Return each line of the material below that contains the string "picture". Case is significant.

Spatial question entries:
┄┄┄┄┄┄
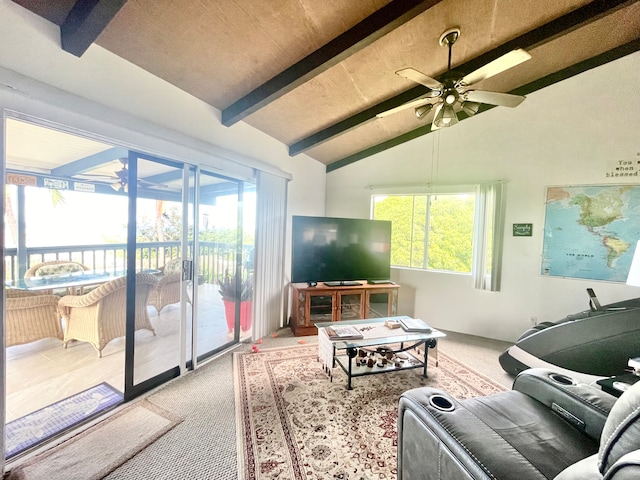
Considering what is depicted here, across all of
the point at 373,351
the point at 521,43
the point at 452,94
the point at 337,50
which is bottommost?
the point at 373,351

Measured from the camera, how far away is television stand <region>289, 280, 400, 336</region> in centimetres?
359

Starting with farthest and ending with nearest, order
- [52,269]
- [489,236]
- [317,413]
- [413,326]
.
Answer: [489,236] → [52,269] → [413,326] → [317,413]

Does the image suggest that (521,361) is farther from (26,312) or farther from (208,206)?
(26,312)

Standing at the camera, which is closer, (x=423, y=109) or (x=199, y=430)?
(x=199, y=430)

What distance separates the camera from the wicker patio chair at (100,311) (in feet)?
8.48

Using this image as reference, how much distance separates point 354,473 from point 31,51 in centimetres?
291

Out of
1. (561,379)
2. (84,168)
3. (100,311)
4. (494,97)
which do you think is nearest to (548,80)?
(494,97)

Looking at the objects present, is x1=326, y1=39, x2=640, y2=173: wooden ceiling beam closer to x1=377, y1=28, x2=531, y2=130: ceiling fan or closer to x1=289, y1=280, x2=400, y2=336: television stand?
x1=377, y1=28, x2=531, y2=130: ceiling fan

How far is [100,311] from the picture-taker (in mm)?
2627

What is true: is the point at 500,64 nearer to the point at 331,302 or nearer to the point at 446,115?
the point at 446,115

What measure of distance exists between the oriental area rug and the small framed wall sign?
1858 millimetres

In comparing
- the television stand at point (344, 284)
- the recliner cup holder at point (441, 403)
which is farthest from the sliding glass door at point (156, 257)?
the recliner cup holder at point (441, 403)

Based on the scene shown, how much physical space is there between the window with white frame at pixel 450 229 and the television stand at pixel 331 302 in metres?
0.73

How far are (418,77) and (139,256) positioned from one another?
263 cm
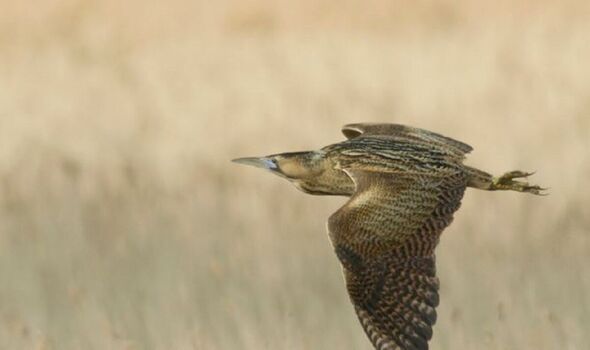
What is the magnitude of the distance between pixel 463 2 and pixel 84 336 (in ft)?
26.3

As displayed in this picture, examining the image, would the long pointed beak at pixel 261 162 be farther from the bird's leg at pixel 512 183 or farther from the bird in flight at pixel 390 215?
the bird's leg at pixel 512 183

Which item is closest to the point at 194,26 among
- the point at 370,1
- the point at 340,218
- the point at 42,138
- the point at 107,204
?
the point at 370,1

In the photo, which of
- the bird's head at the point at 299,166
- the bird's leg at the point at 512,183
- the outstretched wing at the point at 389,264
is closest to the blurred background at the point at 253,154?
the bird's leg at the point at 512,183

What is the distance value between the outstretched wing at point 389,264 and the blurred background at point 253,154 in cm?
80

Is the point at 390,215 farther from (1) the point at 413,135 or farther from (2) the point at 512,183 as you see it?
(1) the point at 413,135

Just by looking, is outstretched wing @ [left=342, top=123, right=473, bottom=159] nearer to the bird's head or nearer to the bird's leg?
the bird's leg

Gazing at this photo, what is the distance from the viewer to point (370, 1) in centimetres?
1656

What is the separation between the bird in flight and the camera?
7.09 meters

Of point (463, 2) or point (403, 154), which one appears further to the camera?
point (463, 2)

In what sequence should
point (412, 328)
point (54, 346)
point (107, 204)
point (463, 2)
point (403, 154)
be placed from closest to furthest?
point (412, 328)
point (403, 154)
point (54, 346)
point (107, 204)
point (463, 2)

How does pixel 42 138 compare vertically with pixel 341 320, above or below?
above

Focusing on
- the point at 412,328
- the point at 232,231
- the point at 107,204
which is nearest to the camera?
the point at 412,328

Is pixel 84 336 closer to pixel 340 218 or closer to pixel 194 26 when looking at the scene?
pixel 340 218

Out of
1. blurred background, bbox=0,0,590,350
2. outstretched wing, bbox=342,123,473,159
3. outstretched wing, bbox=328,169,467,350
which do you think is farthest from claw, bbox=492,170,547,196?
outstretched wing, bbox=328,169,467,350
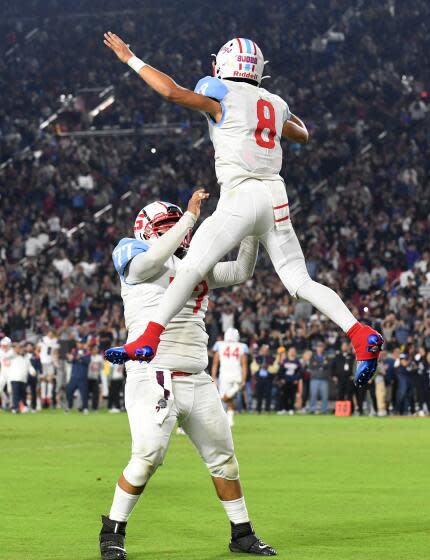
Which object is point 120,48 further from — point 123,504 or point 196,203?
point 123,504

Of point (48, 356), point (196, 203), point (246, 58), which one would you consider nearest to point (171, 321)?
point (196, 203)

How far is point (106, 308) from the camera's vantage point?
3781 centimetres

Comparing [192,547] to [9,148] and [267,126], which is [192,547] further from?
[9,148]

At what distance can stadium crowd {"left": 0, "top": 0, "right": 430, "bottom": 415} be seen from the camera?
3325cm

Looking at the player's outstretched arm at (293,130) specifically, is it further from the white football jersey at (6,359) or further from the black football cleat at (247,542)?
the white football jersey at (6,359)

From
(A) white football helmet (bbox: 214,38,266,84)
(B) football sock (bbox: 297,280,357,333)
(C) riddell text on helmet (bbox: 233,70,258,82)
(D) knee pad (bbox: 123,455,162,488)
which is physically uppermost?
(A) white football helmet (bbox: 214,38,266,84)

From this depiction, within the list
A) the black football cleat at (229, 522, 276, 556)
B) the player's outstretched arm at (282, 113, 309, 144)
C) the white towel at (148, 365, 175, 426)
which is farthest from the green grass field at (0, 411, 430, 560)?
the player's outstretched arm at (282, 113, 309, 144)

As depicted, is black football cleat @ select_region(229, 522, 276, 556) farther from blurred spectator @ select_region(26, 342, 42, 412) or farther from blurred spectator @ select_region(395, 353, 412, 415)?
blurred spectator @ select_region(26, 342, 42, 412)

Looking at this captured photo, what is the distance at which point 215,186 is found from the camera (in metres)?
43.2

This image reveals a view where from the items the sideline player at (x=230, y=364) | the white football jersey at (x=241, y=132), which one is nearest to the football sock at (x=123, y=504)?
the white football jersey at (x=241, y=132)

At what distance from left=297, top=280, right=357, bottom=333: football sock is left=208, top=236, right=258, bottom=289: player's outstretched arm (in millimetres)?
616

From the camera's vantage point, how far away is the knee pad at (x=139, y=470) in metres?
8.34

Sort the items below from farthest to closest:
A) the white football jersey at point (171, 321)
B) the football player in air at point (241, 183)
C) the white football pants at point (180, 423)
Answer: the white football jersey at point (171, 321), the white football pants at point (180, 423), the football player in air at point (241, 183)

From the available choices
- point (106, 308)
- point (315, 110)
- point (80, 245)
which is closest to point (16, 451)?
point (106, 308)
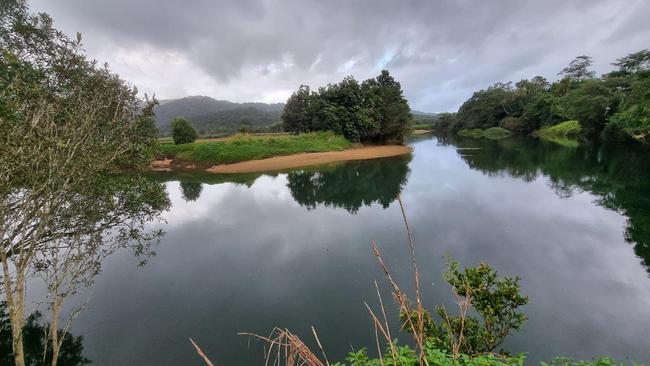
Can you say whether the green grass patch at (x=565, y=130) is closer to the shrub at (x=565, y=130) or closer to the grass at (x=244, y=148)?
the shrub at (x=565, y=130)

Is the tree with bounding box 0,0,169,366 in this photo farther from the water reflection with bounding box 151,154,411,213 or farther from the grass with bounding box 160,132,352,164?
the grass with bounding box 160,132,352,164

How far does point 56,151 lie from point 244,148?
3760 cm

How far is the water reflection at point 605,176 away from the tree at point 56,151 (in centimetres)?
1586

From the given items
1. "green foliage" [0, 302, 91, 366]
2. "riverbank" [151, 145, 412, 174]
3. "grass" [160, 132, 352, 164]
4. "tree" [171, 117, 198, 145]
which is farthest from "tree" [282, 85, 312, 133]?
"green foliage" [0, 302, 91, 366]

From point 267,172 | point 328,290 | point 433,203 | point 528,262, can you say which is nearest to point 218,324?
point 328,290

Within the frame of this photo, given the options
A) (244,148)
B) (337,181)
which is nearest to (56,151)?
(337,181)

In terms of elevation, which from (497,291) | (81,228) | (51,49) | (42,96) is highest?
(51,49)

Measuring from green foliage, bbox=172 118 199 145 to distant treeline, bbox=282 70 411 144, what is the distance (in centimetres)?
1730

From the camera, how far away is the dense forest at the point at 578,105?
32.5m

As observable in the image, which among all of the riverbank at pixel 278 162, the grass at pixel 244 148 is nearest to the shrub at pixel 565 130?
the riverbank at pixel 278 162

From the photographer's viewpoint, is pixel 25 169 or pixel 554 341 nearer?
pixel 25 169

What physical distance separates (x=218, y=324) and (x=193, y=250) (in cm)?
592

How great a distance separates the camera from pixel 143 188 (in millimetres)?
9453

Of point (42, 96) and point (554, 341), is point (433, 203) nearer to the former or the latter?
point (554, 341)
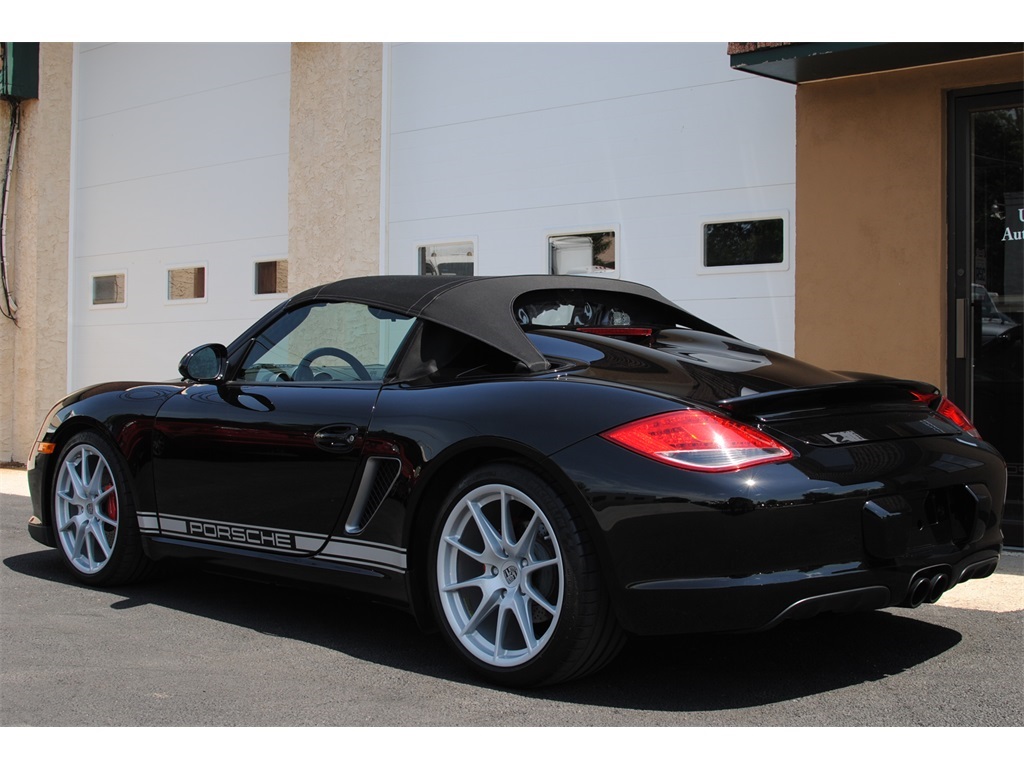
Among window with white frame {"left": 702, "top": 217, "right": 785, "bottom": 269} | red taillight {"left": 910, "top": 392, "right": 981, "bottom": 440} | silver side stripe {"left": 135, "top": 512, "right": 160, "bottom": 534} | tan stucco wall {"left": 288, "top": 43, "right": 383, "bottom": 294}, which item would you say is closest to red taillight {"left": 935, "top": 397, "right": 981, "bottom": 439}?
red taillight {"left": 910, "top": 392, "right": 981, "bottom": 440}

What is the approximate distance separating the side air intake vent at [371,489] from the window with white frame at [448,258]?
5.70 metres

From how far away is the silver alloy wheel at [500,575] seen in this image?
3.46 metres

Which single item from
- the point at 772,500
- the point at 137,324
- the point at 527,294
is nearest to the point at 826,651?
the point at 772,500

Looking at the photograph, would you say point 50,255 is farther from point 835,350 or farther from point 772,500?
point 772,500

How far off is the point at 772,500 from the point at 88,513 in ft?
11.0

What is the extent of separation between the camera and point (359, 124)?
34.0 feet

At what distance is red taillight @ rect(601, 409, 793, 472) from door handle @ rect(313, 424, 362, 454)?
3.54ft

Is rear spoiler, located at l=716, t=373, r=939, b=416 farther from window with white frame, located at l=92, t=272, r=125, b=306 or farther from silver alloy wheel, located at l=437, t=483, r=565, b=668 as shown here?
window with white frame, located at l=92, t=272, r=125, b=306

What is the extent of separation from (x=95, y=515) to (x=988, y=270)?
5.26 metres

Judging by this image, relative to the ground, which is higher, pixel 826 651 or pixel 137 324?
pixel 137 324

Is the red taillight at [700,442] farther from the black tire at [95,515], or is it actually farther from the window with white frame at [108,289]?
the window with white frame at [108,289]

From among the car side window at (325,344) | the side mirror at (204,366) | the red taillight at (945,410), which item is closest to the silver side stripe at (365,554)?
the car side window at (325,344)

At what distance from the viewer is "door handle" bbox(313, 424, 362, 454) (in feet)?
13.1

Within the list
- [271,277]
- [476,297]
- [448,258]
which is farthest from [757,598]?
[271,277]
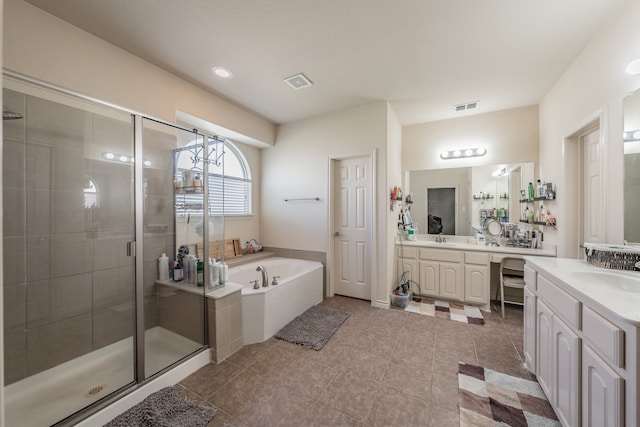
┄┄┄┄┄┄
**Answer in full**.
How far is [100,311] from the picture-taker (in mm)?
As displayed in this picture, examining the image, would the long pointed beak at pixel 261 162 be farther from the bird's leg at pixel 512 183 or farther from the bird in flight at pixel 390 215?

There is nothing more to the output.